Not to be confused with mini soda. Hint:Minnesota has more calories.

Apparently Minnesota was the shittiest place to live back then.

Just The Facts

  1. Settled by Native American Hipsters.
  2. Then by the French.
  3. Then by whoever the hell lives in Minnesota today(Mathew Perry).


Although it was first settled by the Native Americans; a group of peace loving peoples that enjoyed parlor games and quailty telivision, they soon left after the arival of the French fur traders. My question: Why the hell did they leave? I mean what, were the french goin to treaty them to death? Or learn their languages and say hurtful things to them? I mean seriously, what the hell? Well, soon the British handed their asses to them and killed every fuckin' Indian in their path, I assume that they were killed too, or were so scared that they rowed away to start a colony in Alaska. Or California.

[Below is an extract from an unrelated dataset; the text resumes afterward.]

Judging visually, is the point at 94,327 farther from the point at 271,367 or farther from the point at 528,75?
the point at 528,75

So once Jefferson and Hamilton and Thomas Paine(T- Pain?) and all those hip revolutionaries dudes kicked Britains ass America still only owned part of the whole friggin' state. Thankfully Jefferson was smart enought to go "What the hell? I want the whole fuckin' state!"(Serriously, he said that)and he bought that shit. I mean all of it. He bought up almost half of the whole fuckin' country(I think it was because the French were poor or something. French Revolution. Maybe they shouldn't have beat the living fuck out of all their rich people). I'm not even kidding. Jeferson a badass prez. And he made Adams feel like shit.